You really want to avoid any pieces going even near orbit. We have a mess of expensive stuff up there.

Honestly, nudging it off course with some ion drives or any source of contained thrust is a good idea. Nuking it is only better than an extinction level event. Such as last minute, too large, etc. Where humanity will still probably be largely hosed, but not completely. Even if you converted a large mass asteroid to sand, it'd still do not-great things.

Buddy of mine with a bunch of engineering degrees
• #### Re:Why is "blow the thing up" a bad idea? (Score:4, Insightful)

on Sunday March 03, 2013 @04:30PM (#43063199)

You really want to avoid any pieces going even near orbit. We have a mess of expensive stuff up there.

It is not difficult to choose between "survival of the planet" and "doing without TV and GPS for a few years".

• #### Conversation of energy (Score:3)

on Sunday March 03, 2013 @12:23PM (#43061621)

Wouldn't it just be better to smack into one side of the asteroid at full speed rather than use a bunch of energy to get to the asteroid, a bunch more to slow down and rendezvous, then use little puffs of energy to try and modify its orbit?

Seems to me that all that reaction mass would be much better served by hitting the rock traveling at 4X,000 MPH.

• #### Re: (Score:2)

For the same launch mass an impact should result in a much larger change of orbit than if the orbit is changed with a rocket. There is no need to accelerate to th speed of the asteroid, the impactor just has to cross its orbit. And the impulse change resulting from the impact of a certain weight is probably larger than anything we can achieve with a rocket of the same weight.
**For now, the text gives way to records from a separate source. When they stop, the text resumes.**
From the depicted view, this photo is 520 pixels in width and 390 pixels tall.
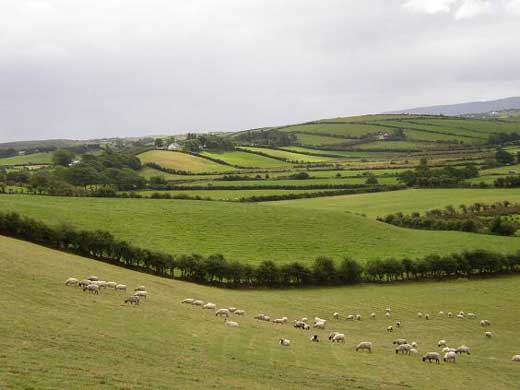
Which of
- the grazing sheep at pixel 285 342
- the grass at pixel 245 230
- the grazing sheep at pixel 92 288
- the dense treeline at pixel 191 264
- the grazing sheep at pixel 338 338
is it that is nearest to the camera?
the grazing sheep at pixel 285 342

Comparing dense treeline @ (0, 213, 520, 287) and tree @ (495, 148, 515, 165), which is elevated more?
tree @ (495, 148, 515, 165)

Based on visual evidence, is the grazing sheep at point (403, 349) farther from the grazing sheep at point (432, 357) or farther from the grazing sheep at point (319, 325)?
the grazing sheep at point (319, 325)

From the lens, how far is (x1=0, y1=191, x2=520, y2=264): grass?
75875 mm

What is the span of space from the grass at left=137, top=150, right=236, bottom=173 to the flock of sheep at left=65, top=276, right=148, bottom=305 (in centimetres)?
12163

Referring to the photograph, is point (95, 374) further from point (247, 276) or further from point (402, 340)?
point (247, 276)

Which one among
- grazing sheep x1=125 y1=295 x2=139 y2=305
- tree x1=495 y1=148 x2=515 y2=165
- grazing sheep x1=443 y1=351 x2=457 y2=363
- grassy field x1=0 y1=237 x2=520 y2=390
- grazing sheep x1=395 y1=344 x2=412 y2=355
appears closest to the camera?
grassy field x1=0 y1=237 x2=520 y2=390

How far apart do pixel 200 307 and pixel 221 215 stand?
4602 cm

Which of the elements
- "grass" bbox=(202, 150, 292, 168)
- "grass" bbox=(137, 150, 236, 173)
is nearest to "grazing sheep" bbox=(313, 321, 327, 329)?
"grass" bbox=(137, 150, 236, 173)

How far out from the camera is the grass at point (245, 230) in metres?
75.9

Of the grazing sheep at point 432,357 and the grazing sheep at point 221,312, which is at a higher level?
the grazing sheep at point 221,312

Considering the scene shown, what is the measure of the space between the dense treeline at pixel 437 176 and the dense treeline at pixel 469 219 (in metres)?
28.2

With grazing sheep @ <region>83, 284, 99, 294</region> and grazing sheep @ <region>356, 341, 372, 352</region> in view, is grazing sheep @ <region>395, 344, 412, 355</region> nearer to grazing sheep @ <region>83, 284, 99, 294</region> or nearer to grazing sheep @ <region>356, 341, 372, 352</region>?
grazing sheep @ <region>356, 341, 372, 352</region>

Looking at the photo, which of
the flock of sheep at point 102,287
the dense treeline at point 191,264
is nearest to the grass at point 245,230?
the dense treeline at point 191,264

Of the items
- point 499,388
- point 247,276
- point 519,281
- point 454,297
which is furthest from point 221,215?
point 499,388
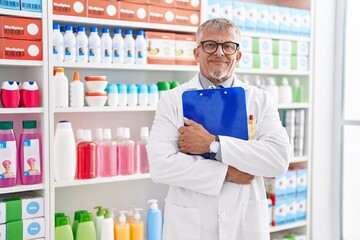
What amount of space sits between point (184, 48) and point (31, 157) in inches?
40.4

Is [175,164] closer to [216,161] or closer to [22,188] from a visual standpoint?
[216,161]

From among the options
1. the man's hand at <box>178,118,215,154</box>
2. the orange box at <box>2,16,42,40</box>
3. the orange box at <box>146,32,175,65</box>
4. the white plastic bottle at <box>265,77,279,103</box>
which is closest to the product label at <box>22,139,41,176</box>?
the orange box at <box>2,16,42,40</box>

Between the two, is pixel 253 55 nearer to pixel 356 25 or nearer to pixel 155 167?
pixel 356 25

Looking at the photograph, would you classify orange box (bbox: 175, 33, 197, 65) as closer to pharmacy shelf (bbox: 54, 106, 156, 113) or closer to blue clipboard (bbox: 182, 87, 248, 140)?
pharmacy shelf (bbox: 54, 106, 156, 113)

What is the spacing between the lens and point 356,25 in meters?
3.29

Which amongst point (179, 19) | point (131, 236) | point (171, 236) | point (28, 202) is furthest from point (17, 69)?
point (171, 236)

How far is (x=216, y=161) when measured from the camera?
1730 mm

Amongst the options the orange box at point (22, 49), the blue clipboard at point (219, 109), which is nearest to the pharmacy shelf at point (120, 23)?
the orange box at point (22, 49)

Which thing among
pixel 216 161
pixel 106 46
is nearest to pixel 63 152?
pixel 106 46

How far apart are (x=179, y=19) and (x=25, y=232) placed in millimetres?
1374

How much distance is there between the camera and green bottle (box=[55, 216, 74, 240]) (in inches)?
94.0

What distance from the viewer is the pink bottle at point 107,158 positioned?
2.52m

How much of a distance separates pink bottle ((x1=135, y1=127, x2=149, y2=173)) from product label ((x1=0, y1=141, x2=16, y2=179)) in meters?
0.65

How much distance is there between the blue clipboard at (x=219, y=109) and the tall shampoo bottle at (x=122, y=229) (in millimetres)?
1014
The actual impulse of any chemical rocket fuel colliding with an asteroid is larger than the specific impulse that it can generate wh
• #### Setting the record straight) (Score:2)

The idea of using gravity (the proper name is Gravity Tractor) to deflect incoming rocks has been around for some years now - and it wasn't Neil's idea.

• #### My 0.02 (Score:2)

Let the meteor come!
• #### Deflection is Rehashing Old Ideas (Score:4, Funny)

on Sunday March 03, 2013 @01:21PM (#43062093) Journal
Mr. Miyagi [imdb.com]:

Remember, best block, no be there.

If Sam Kinison [wikiquote.org] were alive today, he'd apply his philosophy on world hunger and say:

You want to help end extinction-level meteors? Stop sending up shit to blow them up. Don't send them another one, send up huge orbit-altering rockets. Send the UN a guy that says, "You know, we've been coming up with a plan to blow up meteors for about 35 years now and we were blowing stuff up, and we realized there wouldn't BE extinction-level meteors if you people would live where the METEORS AREN'T! YOU LIVE INSIDE AN ASTEROID BELT!! UNDERSTAND THAT? YOU LIVE IN A FUCKING ASTEROID BELT!! Stop wasting rockets by launching them at each other. You too, North Korea... don't give me that look. We're going to do this together in one shot.

The most-effective solution is don't be where the meteor is going to be. This worked well for me the other week. Giant meteor fell in Siberia and I wasn't there.

• #### After reading the comments at the CNN article... (Score:4, Insightful)

on Sunday March 03, 2013 @01:56PM (#43062329) Homepage

.... I'm confident that we have little to worry about. Asteroids will tend to avoid our planet out of sheer embarrassment.